Task item:
From the article on New York City tourism and prices, return the passage word for word, beginning at "In cities across" and stopping after "June from a year earlier.".

Text block:
NYC tourism is still struggling, and it’s keeping inflation at bay
The sluggish recovery of New York City tourism offers one bright spot — it appears to be keeping some costs that have spiked nationwide in check in the Big Apple.
In cities across the country, higher prices for airfare, hotels, restaurants, car rentals and other items all made it more expensive to be a tourist.
But with travel to New York City still far below pre-pandemic levels, there doesn’t appear to be the same price pressure building in Gotham as in other cities.
Earlier this week, the Labor Department announced that its Consumer Price Index, which measures a basket of goods and services as well as energy and food costs, jumped 5.4 percent in June from a year earlier.
But the New York City area lagged the nationwide number, rising just 4.1 percent from last June.
Of the cities tracked by the feds, only Los Angeles saw a smaller jump in prices over that period. Atlanta, urban Alaska, St. Louis and Seattle all saw year-over-year spikes in prices above the national average.
The national average cost of a night in a hotel, for example, spiked a whopping 16.9 percent from a year earlier.
The feds don’t provide comparable data broken out by city, but the president and CEO of the Hotel Association of New York City, Vijay Dandapani, told Crain’s New York that there’s just not enough demand to see costs rise like that in New York City right now.
“As long as occupancy is below the 85 percent level we had prior to COVID, there is not enough compression to drive rates up,” he told the outlet.
For the week ending July 10, visitors didn’t come close to filling rooms at that level, Crain’s reported, with occupancy at just 65 percent.
Earlier this month, an analysis conducted by the American Hotel & Lodging Association found that New York City was one of just seven large cities whose hotel industry was still described as in an economic depression — along with San Francisco, Boston, Washington, DC, Chicago, Seattle and Minneapolis.
New York hotel revenues per available room were still 67 percent lower in May compared with May 2019, the analysis found.
Dandapani at the time told The Post that the industry is still hurting from international travel restrictions as well as concerns about raging gun violence across the city.
“We need international borders to reopen to travel. Security and safety is an issue as well. The atmosphere needs to change,” he said.
He added that the average revenue per hotel room in the city has plummeted by $140 — from $260 pre-pandemic to $120 now.
With travelers still not yet flocking back to New York City, that’s likely keeping the cost of other items that surged on a national level down in the Big Apple.
Interest in visiting New York appears to be on the rise, though. Google search interest for flights to New York has risen substantially in recent months.
But Nicholas Colas, co-founder of DataTrek Research, told Crain’s that the return of European travelers will be key to the rebound of New York City’s hospitality sector.
“It’s coming back,” he said. “Not at 2019 levels but getting there. European tourists are not yet allowed to visit this county, though the federal government will have to renew that ban later this month. Visitors from the United Kingdom used to provide New York City’s highest share of international tourists.”

Data listing:
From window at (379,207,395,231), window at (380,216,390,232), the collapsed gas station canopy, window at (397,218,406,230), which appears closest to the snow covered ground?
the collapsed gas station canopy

--

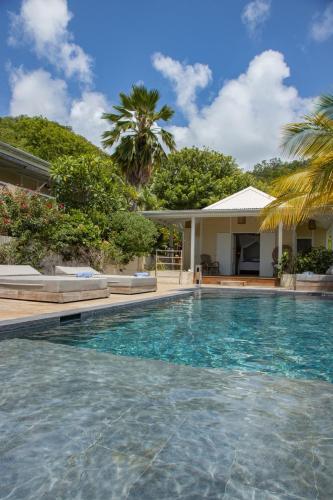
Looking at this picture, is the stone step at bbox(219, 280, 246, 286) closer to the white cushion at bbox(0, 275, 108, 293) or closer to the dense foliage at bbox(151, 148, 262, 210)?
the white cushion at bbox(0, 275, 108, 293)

Response to the task:
In cities across the country, higher prices for airfare, hotels, restaurants, car rentals and other items all made it more expensive to be a tourist.
But with travel to New York City still far below pre-pandemic levels, there doesn’t appear to be the same price pressure building in Gotham as in other cities.
Earlier this week, the Labor Department announced that its Consumer Price Index, which measures a basket of goods and services as well as energy and food costs, jumped 5.4 percent in June from a year earlier.